┌────────

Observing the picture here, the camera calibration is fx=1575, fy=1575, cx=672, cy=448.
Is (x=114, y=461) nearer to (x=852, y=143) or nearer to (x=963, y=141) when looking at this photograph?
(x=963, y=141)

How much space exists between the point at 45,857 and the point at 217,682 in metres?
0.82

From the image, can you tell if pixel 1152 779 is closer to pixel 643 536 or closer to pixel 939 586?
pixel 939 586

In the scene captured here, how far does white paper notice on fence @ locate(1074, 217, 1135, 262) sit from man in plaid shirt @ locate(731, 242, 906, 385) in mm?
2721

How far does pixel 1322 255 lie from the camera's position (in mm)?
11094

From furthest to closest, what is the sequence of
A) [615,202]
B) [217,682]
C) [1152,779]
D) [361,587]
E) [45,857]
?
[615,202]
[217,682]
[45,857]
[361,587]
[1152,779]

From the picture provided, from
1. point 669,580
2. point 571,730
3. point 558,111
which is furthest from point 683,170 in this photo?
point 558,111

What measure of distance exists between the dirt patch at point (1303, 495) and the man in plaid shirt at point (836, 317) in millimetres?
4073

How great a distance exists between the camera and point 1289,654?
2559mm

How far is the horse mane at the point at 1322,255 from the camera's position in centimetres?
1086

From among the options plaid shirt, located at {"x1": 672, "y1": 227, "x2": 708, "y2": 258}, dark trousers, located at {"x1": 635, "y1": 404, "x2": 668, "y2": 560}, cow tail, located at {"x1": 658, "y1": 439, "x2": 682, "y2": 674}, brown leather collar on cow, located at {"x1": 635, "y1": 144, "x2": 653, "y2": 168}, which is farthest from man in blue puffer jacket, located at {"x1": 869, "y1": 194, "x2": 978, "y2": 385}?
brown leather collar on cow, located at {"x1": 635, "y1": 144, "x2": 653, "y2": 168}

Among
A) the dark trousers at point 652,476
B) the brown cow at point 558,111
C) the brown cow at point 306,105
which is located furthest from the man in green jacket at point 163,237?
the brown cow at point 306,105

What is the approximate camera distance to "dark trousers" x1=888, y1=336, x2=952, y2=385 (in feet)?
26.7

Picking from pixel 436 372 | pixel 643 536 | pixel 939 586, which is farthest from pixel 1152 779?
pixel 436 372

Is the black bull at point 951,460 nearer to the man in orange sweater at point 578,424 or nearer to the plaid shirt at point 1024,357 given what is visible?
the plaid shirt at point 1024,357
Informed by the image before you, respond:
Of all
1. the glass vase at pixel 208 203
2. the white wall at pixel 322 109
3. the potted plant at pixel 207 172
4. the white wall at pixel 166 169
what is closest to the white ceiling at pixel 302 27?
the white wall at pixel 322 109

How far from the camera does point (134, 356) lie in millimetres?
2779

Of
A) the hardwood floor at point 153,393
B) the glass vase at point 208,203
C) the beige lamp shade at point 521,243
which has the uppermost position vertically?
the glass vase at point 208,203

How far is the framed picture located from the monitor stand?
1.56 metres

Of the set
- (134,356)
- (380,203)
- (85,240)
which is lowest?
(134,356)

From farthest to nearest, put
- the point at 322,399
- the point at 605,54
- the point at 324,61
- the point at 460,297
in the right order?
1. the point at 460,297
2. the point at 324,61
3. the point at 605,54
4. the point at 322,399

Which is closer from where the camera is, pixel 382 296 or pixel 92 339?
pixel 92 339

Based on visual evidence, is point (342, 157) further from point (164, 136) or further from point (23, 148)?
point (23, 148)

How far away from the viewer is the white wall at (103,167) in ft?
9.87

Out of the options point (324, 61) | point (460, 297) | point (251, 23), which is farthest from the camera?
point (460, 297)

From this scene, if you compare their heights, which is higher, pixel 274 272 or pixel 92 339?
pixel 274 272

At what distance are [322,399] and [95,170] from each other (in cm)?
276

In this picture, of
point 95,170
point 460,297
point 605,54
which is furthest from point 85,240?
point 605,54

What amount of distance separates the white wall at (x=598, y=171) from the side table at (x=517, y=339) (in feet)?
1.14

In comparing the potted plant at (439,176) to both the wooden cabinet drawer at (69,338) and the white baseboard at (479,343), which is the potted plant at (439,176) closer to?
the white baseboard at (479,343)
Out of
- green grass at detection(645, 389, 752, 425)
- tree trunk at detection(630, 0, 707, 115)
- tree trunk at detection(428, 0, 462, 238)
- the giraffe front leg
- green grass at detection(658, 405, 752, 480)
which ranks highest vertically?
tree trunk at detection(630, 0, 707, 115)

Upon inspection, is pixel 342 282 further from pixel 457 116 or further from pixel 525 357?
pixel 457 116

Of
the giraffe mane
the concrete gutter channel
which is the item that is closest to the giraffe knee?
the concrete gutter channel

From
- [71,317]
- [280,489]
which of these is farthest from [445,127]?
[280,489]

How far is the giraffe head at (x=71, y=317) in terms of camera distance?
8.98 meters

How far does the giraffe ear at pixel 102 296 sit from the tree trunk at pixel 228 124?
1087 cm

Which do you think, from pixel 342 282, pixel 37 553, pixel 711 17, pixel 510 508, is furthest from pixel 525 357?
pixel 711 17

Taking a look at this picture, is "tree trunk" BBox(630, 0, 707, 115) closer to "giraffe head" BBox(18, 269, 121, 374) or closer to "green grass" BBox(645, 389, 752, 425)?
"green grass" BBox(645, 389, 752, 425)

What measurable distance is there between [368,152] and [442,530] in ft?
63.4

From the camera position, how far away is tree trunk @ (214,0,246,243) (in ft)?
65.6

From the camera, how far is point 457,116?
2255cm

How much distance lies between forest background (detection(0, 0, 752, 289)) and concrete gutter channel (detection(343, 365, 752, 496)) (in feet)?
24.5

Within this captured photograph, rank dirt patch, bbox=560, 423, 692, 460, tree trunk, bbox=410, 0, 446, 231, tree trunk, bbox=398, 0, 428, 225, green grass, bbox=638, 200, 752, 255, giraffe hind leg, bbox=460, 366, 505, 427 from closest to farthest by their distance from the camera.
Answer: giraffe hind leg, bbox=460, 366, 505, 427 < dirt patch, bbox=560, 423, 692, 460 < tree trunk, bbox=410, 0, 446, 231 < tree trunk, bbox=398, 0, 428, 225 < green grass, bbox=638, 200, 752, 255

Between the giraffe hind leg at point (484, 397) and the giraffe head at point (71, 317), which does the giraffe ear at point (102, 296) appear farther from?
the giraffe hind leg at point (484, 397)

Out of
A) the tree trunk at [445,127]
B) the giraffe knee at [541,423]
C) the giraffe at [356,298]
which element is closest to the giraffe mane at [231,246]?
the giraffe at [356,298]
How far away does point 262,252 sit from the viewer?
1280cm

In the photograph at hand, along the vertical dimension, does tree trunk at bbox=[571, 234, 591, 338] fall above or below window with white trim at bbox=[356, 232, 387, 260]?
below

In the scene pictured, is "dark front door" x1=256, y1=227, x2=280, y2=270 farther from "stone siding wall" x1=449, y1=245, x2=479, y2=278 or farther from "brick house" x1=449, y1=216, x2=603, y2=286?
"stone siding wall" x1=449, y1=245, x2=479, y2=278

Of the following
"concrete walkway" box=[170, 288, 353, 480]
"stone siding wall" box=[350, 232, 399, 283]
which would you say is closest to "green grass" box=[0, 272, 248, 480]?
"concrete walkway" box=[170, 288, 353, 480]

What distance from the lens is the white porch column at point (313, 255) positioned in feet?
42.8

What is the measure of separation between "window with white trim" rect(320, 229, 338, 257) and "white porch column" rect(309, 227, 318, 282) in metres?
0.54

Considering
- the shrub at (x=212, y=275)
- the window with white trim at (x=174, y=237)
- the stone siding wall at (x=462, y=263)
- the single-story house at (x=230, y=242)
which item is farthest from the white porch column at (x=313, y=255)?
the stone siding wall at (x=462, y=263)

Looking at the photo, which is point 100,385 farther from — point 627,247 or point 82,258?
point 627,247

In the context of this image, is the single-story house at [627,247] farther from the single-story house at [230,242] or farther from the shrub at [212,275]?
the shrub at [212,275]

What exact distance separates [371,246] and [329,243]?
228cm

└────────

• Task directions:
Quote, word for word, the stretch of the material from the line containing "Looking at the" through its end.

• Expected answer:
Looking at the photo, which is point 100,385 farther from — point 627,247 or point 82,258?
point 627,247

In the context of this image, is the single-story house at [627,247] farther from the single-story house at [230,242] or farther from the shrub at [212,275]?
the shrub at [212,275]

What exact distance separates [371,246] and [329,243]?
228cm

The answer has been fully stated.